Status Pemeriksaan Dugaan Korupsi Pompa Irigasi Rp17,3 Miliar Diduga Mandek
LUMAJANG, Sadap99.com
LSM Lira Lumajang mendesak Kejaksaan Negeri setempat untuk transparan mengenai penyelidikan dugaan korupsi pengadaan pompa irigasi senilai Rp17,3 miliar. Desakan ini muncul karena pihaknya menilai proses hukum yang dijanjikan akan cepat diselesaikan justru terkesan dibiarkan mangkrak dan ditutup-tutupi.
Wakil Bupati DPD Lira Lumajang, Dendik Zeldianto, mengaku kecewa dengan sikap Kejaksaan yang dinilainya tidak transparan.

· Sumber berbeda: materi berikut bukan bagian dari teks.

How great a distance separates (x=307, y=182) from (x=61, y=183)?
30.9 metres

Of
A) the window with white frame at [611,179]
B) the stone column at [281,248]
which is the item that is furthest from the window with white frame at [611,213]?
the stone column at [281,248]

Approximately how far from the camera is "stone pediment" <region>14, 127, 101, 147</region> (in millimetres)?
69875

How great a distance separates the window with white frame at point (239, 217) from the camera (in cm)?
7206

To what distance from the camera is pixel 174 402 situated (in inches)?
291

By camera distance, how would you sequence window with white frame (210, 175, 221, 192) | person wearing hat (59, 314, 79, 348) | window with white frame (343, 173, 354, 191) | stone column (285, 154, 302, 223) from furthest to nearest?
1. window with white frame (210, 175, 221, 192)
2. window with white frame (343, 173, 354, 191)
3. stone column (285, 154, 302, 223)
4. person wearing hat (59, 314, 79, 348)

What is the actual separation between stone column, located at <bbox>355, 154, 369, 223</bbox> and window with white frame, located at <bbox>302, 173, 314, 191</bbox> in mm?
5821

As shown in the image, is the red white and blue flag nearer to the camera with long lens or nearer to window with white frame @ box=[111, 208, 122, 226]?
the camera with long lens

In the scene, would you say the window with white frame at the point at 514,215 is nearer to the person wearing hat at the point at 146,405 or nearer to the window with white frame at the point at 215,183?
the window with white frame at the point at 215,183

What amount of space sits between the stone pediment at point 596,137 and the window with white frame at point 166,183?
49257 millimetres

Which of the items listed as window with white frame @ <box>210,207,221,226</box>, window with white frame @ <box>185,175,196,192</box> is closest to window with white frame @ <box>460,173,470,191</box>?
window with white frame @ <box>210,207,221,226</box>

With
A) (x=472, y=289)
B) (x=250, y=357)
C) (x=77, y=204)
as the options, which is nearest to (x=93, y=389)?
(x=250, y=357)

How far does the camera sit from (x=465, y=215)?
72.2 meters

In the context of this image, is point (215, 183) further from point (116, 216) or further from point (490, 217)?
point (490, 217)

“Seharusnya Kejaksaan lebih transparan dan terbuka. Sudah hampir setahun, pengusutan ini tak kunjung selesai,” keluhnya.
Dia menegaskan bahwa kasus ini sangat dinantikan masyarakat, selain karena nilainya yang fantastis, juga karena sangat merugikan kepentingan publik.
“Akan lebih baik jika pihak berwenang lebih terbuka. Ini menjadi pemeriksaan korupsi terlama yang tidak kunjung tuntas,” tegas Dendik.
Dia meminta Kejaksaan memastikan kasus tersebut terus berlanjut dan menunjukkan progres yang positif.
“Kendalanya harus dijelaskan kepada publik. Mengapa penyelidikannya lama dan tidak kunjung naik ke tingkat penyidikan?” tuturnya.
Sebelumnya, meski dugaan korupsi pompa irigasi senilai Rp17,3 miliar di Dinas Ketahanan Pangan dan Pertanian ini telah diusut sejak Desember 2023, hingga kini statusnya masih dalam tahap penyelidikan. Namun, Kejaksaan Negeri memastikan pengusutan akan diselesaikan secepatnya.
Kasi Intel Kejaksaan Negeri Lumajang, R. Yudhi Teguh Santoso, S.H., M.H., membenarkan bahwa kasus dugaan korupsi pompa irigasi masih dalam tahap penyelidikan.
“Pemeriksaan yang telah dilakukan meliputi pemanggilan pemasok barang, PPK (Pejabat Pembuat Komitmen), perwakilan Dinas, dan kelompok tani,” jelasnya.
Meski masih dalam penyelidikan, pihaknya menegaskan keseriusannya dalam mengusut dugaan korupsi tersebut.
“Kami tidak main-main dalam mengusut dugaan korupsi ini. Kasus tersebut tetap diproses,” tegas Yudhi.